» Tugas
**a)** Dalam tulisan tentang kerusuhan di sepakbola, pilkada, dan konser musik, pasal KUHP apa yang diterapkan kepada para pelaku pengeroyokan Haringga Sirila?
**b)** Lanjutkan tulisan tentang kerusuhan di sepakbola, pilkada, dan konser musik, mulai setelah kalimat terakhirnya.

» Kutipan Dokumen
__________________________________________________

Indonesia Kembali berduka. Haringga
Sirila (Haringga, 23 Tahun), supporter Persija (Jakmania) tewas dikeroyok “bobotoh”
Persib sebelum laga Klasik Persib vs Persija di Stadion Gelora Bandung Lautan
Api. Dunia sepakbole Indonesia kemudian berduka. Korban “akibat” perseteruan
klasik Sepakbola.
Proses hukum tengah berlangsung. Para
pelaku kemudian diproses dengan menerapkan pasal 170 KUHP. Pasal yang dikenal
sebagai “pengeroyokan” yang mengakibatkan “matinya orang lain”.
Tanpa mengganggu proses hukum,
kekerasan atas nama masih sering terjadi di Indonesia.
Di Pilkada, sekedar catatan
menggambarkan konflik yang terjadi dibeberapa daerah seperti Empat Lawang (Juni 2018), Sindereng Rappang (Februari
dan April 2018), Intan Jaya Papua (Agustus 2017), Palopo (Maret 2013), Tolikara
(Februari 2012).
Di konser
Musik, Metallica di Stadion Lebak Bulus (1993) salah satu konser yang berakhir
kerusuhan. Konser yang bermula harga tiket karcis yang terlalu mahal. Padahal
Metallica digandrungi kaum muda dan mahasiswa.
Selain itu juga dikenal Pertunjukan
Musik Summer 28 di Pasar Minggu Jakarta. Atau God Bless (1974), Pesta Musik
Udara Aktuil (1975),
Konser Tunggal Iwan Fals semula
sempat rusuh namun kemudian dapat ditenangkan oleh Iwan Fals (2016). Dengan
suara meyakinkan para penggemarnya (Orang Indonesia/Oi) kemudian menghentak
Lagu “HIO” akhirnya penonton menjadi tertib.
Padahal tahun 2005, Konser Bersatu
dalam Damai, Tour Iwan Fals dan Slank sempat 50 orang mengalami bocor dibagian
kepala akibat kerusuhan. Begitu juga Konser Iwan Fals dan Padi sempat rusuh
tahun 2002.
Membaca konflik-konflik yang
berakhir rusuh seperti Sepakbola, Pilkada dan konser music, hanya pertandingan
sepakbola yang kemudian belum mempunyai desain untuk menekan bahkan untuk
mengurangi kerusuhan.
Terlepas masih adanya konflik akibat
Pilkada, namun “kedewasaan’ public didalam melihat pilkada menunjukkan kemajuan
yang berarti. Berbagai Pilkada serentak justru menampakkan angka-angka yang
menggembirakan. Berbagai pilkada kemudian berakhir dengan damai dan tenang.
Begitu juga konser music. Perbaikan
dengan “menjaga penggemar fanatic” konser music sudah jauh menunjukkan
kemajuan. Berbagai klub-klub penggemar fanatic group music sudah tidak
terdengar lagi terjadinya kerusuhan.
Berbanding terbalik dengan
pertandingan sepakbola. Pertandingan klasik dengan pendukung seperti Jakmania,
The Viking (bobotoh), Bonek, Aremania merupakan “degup” panjang nafas untuk
menyelesaikan pertandingan. Entah berapa kali sesame pendukung kemudian
berakhir bentrok atau kerusuhan. Berbagai upaya para pengurus pendukung untuk
menertibkan para pendukungnya. Namun belum mampu menyelesaikan akar masalah.

__________________________________________________

» Data yang Ditampilkan
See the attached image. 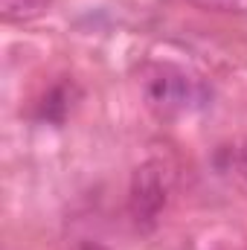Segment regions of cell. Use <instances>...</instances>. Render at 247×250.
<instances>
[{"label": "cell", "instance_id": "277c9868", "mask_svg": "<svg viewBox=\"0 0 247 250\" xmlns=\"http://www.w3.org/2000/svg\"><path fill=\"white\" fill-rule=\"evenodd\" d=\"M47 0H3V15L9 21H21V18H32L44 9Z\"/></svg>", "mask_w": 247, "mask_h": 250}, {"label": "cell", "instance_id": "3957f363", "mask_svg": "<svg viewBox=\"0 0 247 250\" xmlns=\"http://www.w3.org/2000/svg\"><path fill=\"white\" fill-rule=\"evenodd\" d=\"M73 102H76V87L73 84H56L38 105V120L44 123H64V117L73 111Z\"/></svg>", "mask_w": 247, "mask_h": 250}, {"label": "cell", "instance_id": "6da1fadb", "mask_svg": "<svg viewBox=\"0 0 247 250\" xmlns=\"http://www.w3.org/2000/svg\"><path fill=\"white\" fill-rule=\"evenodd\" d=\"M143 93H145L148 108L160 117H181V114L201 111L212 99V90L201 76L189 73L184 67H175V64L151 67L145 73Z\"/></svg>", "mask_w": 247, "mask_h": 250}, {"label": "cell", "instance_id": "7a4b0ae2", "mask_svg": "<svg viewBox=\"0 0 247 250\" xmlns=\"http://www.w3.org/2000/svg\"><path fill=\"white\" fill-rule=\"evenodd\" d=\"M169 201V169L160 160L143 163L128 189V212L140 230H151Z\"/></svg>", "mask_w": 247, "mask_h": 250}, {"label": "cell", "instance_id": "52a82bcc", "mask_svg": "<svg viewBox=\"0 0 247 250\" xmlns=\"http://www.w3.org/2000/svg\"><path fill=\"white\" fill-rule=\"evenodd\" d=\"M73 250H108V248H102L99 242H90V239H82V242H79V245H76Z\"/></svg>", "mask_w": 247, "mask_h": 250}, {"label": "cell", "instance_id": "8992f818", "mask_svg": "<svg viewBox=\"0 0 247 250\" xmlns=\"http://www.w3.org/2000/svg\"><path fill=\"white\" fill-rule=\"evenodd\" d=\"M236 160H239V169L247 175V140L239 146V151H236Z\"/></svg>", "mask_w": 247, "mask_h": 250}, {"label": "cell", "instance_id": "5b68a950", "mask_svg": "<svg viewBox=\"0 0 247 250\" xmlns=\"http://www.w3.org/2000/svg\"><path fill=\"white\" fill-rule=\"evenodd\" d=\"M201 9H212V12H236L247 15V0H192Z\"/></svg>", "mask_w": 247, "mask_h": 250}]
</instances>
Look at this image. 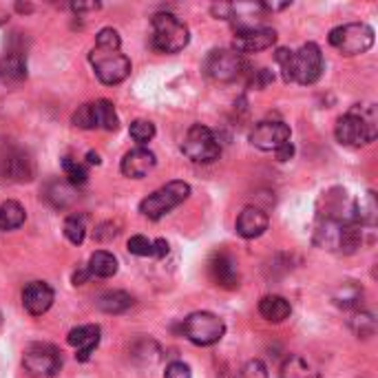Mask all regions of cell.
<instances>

__________________________________________________

» Jawaban Tugas
**a)** Pasal 170 KUHP.

**b)**
Terlepas dari peletup kerusuhan
seperti “kepemimpinan wasit”, “ejekan sesama pendukung, akar masalah terjadinya
kerusuhan sering kali tidak diselesaikan dengan tuntas.
Pemberian hukuman seperti “pertandingan
tanpa penonton, pertandingan diluar daripada stadion yang ditentukan maupun
berbagai factor-faktor lain belum mampu menyelesaikannya.
Padahal kompetisi sudah berjalan
dengan baik, Liga sudah berputar rutin, pemberian fasilitas terhadap para
pemain, transfer pemain yang semakin baik, ternyata belum mampu memberikan
pelayanan optimal kepada para pendukung. Berbagai upaya belum mampu
menghasilkan pendukung fanatic yang tidak berakhir rusuh.
Yang sering dilupakan adalah melihat
kerusuhan sebagai “muara” dari “permukaan” kemudian menyesali dengan dijatuhi
korban. Drama teatrikal kemudian hanya berujung seperti “salaman para pengurus
pendukung fanatic, aksi teatrikal seperti “duka cita dengan mendatangi rumah
korban” atau drama-drama yang hanya menyelesaikan sesaat. Tanpa menyentuh akar
dari kerusuhan.
Padahal “kerusuhan” merupakan
akumulasi konflik berbagai factor dan identitas para pendukung fanatic sebagai
wujud kecintaan terhadap klub sepakbola. Entah kehidupan ekonomi, kekerasan
yang terjadi dalam kehidupan sehari-hari, perlawanan dari dominasi ekonomi
bahkan “bentuk perlawanan” dan symbol dari ketertekanan hidup sehari-hari.
Dalam letupan dari akumulasi
persoalan sehari-hari, maka berkumpulnya para pendukung kemudian dapat meletup
dengan issu-issu sepele. Sosiologi kemudian menyebutkan sebagai “kerumunan”.
Yang sulit dikendalikan dan kemudian cenderung brutal. Baik dengan merobohkan
pagar, melempar penonton dengan botol minuman, meniup terompet yang memekkan
kepala, hingga melemparkan mercon dan kembang api. Suasana yang semakin tidak
terkendali kemudian menyebabkan “kerumuman” tidak bisa dikendalikan dalam
keadaan normal. Keadaan yang berulang-ulang kemudian tidak memberikan pelajaran
kepada para pihak untuk “menyaring” dan menempatkan pertandingan sepakbola
sebagai hiburan.
Dari “kerumunan” kemudian menjadi
amunisi yang terus dipaksa menjadi “banal’ untuk menghajar siapapun didepannya.
Peristiwa terhadap Haringga adalah bukti tidak terbantahkan. Sehingga para
pihak kemudian “gagap” dan kemudian “reaksi” untuk menyudahi dengan kekerasan
serupa. Entah dengan membalas dengan bom Molotov, batu hingga aksi sweeping
yang kemudian berakhir dengan tewasnya korban. Cara yang lambat diantisipasi
klub maupun para pihak.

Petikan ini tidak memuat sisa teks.